**НАБОР ЗАДАНИЙ:**
a – Определите, соответствуют ли отрывку о поездке Егоровича в город утверждения: (i) Егорович хотел продать кадушку соленых рыжиков, чтобы вставить зубы; (ii) старик не помнил номер дома зятя; (iii) до поездки Егорович лично встречался с зятем. На каждое ответьте «да» или «нет» и приведите решающие слова отрывка дословно.
b – Напишите продолжение отрывка о поездке Егоровича к зятю, начав сразу после последнего приведенного предложения.

**ДАННЫЙ ОТРЫВОК:**
* * * *

Цель его поездки в город — продать кадушку соленых рыжиков и на вырученные деньги вставить зубы. Сейчас, при нынешних расценках на стоматологические услуги, недоступные многим даже в государственных клиниках, не говоря уже о частных, этот наивный план кажется совсем несбыточным. Егорович также хотел встретиться со своим зятем, знакомом старику только по переписке: «зять Станислав. На хорошей должности, квартиру отдельную дали. В гости в каждом письме зовет». Но при курьезном стечении обстоятельств Егорович потерял адрес родственника, у которого обещал разместить своих друзей на ночлег: «Места всем троим хватит, квартера большая». Старик помнил квартиру 50, дом 77 — «два топорика», но вот чуждое русскому слуху, инородное название улицы «Лассаля» никак не припоминалось.
Деревенскому деду представляется, что именно в городе, в гостях у зятя он получит наконец-то долгожданное признание, заслуженное уважение, соответствующий его преклонному возрасту почет. В ночь перед отъездом старик от волнения не может сомкнуть глаз: «Егорович, ворочаясь на деревянной кровати, не спал совсем, но как наяву видел зятя Станислава, высокого, уважительного. Зятя он знал только по переписке, но явственно представлял его: высокого, уважительного. И обязательно в шляпе. <…> Потом они идут с зятем по городу, идут вставлять Егоровичу зубы, и все люди, даже большие начальники, с почтением смотрят на них».

* * * *

**ПОКАЗАННЫЙ ПЕРЕЧЕНЬ:**
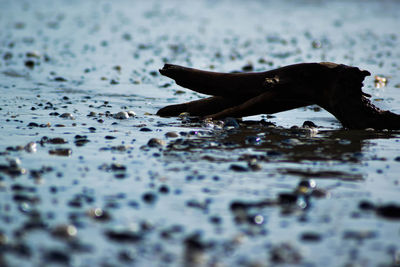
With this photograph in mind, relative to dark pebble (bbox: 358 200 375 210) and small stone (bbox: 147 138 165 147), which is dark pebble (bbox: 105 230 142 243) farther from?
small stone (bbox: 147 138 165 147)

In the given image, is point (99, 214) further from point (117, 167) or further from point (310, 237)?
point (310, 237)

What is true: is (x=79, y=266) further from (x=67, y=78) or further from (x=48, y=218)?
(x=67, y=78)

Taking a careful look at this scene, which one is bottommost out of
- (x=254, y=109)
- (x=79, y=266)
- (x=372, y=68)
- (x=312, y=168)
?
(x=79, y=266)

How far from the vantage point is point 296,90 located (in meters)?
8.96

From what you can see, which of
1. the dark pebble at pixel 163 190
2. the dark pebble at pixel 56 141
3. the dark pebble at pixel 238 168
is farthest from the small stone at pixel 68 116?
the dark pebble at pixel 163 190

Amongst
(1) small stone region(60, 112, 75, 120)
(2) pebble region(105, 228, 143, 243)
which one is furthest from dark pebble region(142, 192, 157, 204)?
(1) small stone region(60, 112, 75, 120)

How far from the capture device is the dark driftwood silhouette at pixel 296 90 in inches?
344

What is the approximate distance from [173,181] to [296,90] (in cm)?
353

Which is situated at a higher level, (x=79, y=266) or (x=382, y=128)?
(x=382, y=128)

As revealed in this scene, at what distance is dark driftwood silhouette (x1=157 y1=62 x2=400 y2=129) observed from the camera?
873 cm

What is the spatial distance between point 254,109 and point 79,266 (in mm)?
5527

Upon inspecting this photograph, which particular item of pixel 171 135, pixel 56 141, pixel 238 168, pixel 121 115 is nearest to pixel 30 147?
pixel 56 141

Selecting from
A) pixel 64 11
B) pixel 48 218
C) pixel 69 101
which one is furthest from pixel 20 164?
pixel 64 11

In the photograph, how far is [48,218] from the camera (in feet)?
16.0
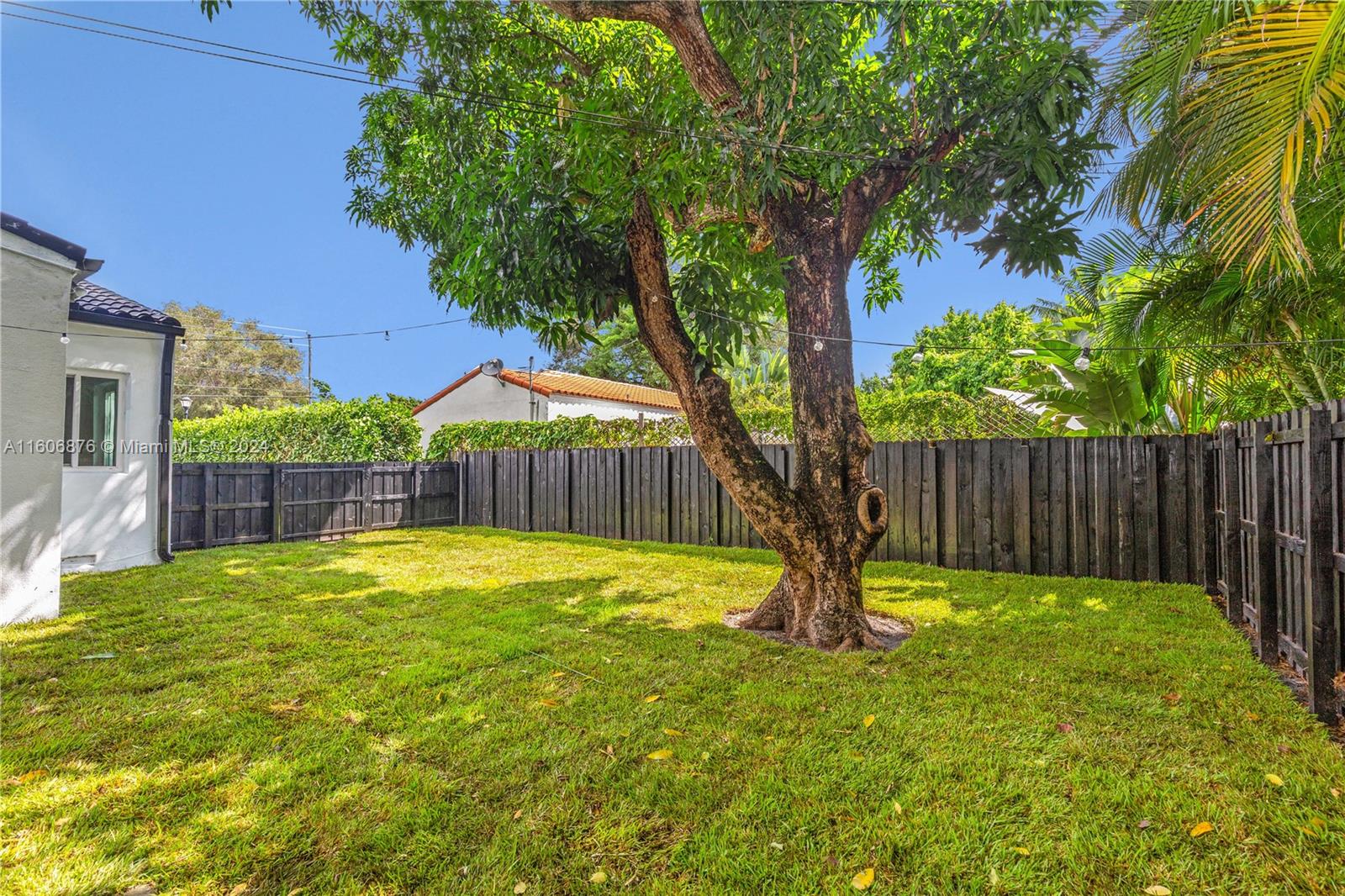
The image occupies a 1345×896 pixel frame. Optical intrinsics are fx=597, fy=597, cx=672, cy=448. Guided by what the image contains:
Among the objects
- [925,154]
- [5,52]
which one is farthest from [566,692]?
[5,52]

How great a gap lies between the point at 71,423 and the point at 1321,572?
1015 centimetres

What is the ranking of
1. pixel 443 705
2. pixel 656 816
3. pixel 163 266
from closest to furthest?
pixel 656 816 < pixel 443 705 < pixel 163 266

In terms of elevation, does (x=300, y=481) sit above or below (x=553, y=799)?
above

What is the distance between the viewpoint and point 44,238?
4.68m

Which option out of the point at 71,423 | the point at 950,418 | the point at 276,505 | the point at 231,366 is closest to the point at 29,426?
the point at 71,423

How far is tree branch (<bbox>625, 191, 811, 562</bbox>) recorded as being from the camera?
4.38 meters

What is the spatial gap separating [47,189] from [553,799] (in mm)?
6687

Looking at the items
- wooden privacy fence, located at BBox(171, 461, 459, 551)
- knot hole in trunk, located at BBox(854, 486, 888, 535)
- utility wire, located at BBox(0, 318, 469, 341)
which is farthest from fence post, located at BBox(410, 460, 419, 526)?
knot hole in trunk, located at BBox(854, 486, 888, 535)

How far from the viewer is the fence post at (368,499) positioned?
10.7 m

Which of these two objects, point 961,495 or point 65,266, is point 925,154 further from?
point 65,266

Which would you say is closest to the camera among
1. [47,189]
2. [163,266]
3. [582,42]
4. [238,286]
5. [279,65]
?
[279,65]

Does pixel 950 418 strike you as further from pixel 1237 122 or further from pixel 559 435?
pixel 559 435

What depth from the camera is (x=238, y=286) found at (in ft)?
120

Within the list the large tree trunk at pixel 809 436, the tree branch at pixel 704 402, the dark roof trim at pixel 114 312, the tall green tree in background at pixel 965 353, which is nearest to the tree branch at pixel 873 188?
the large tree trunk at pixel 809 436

* * * *

**ОТВЕТЫ К ЗАДАНИЯМ:**
a –
(i) Да: «продать кадушку соленых рыжиков и на вырученные деньги вставить зубы».
(ii) Нет: «Старик помнил квартиру 50, дом 77».
(iii) Нет: «Зятя он знал только по переписке».

b –
Повтором определения «уважительный» подчеркнута мечта старика о «почтении». По всей видимости, потешный старый фантазер свято верит в стереотипы, насажденные советской идеологией, внедренные в сознание народа с помощью жанра так называемой массовой советской песни. «Широка страна моя родная…» (1935) на стихи В. И. Лебедева-Кумача (1898–1949) — одна из таких песен, наиболее знаменитых в СССР. Прочно вошла в речь, стала крылатой фразой строка из этой песни: «Молодым — везде у нас дорога, старикам — везде у нас почет». Глубоко внутри Егорович жаждет этого не получаемого в реальной жизни, но твердо обещанного государством почета, песнь о котором ежедневно лилась из радиоприемников по всей стране.
Подобное предвкушение накануне поездки и у бригадира: Николаю Ивановичу «тоже снилось что-то непонятно волнующее, невиданное». Ну а Лёшке «снился веселый город». Деревенскому пареньку хочется ярких впечатлений, развлечений, он наивно мечтает приобщиться к «шикарной» городской жизни. Ему снилось, как «он, Лёшка, сидит в ресторане и курит толстую папиросину».
По всей видимости, беловские герои выбирались в областной центр крайне редко, а то и вовсе там не бывали. Их деревня от города на порядочном отдалении: нужно добираться на попутной машине либо долго идти пешком через поля и леса до пристани, затем — почти сутки на речном пароходе.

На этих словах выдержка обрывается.